EXTRAHIERTER TEXT:
========================================
Empathie-Training
Organisationsentwicklung
Konfliktmanagement
“Weckert liest”: Empathische, achtsame und gewaltfreie Kommunikation in Unternehmen.
von: Al Weckert
in: Kommunikation & Seminar, Dezember 2011, S. 46-47
Immer häufiger fragen mich Führungskräfte und Fortbildungsbeauftragte aus Personalabteilungen, ob sich eine wertschätzende Gesprächskultur durch Training nachhaltig verankern lässt. Einige Unternehmen haben für sich herausgefunden, dass Verletzungen durch Kommunikation und eskalierende Konflikte sich messbar auf Krankenstände und Fluktuation auswirken. Andere möchten eine Gesprächskultur fördern, die besser zu flachen Hierarchien und vernetzten Teams passt als das alte System von Vorgaben, Kontrolle, Belohnung und Strafe. Wieder andere beschreiben eine höhere Qualität der Arbeitsergebnisse, wenn in Teams oder im Kundenkontakt achtsam und einfühlsam agiert wird. Es geht ihnen um verbesserte Therapieergebnisse (im Gesundheitswesen), um Empfehlungen von Kunde zu Kunde oder um ein konsumentenorientiertes Beschwerdemanagement, das zu vielen Folgeaufträgen führt.
========================================
BEREITGESTELLTE DATEN:
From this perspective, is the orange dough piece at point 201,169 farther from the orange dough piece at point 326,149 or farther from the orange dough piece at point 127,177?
========================================
DIE AUFGABE: Welche Bestandteile des alten Systems, dem die flachen Hierarchien und vernetzten Teams gegenübergestellt werden, zählt der extrahierte Text auf? Nenne alle.

LÖSUNG DIESER ÜBUNG: Vorgaben, Kontrolle, Belohnung, Strafe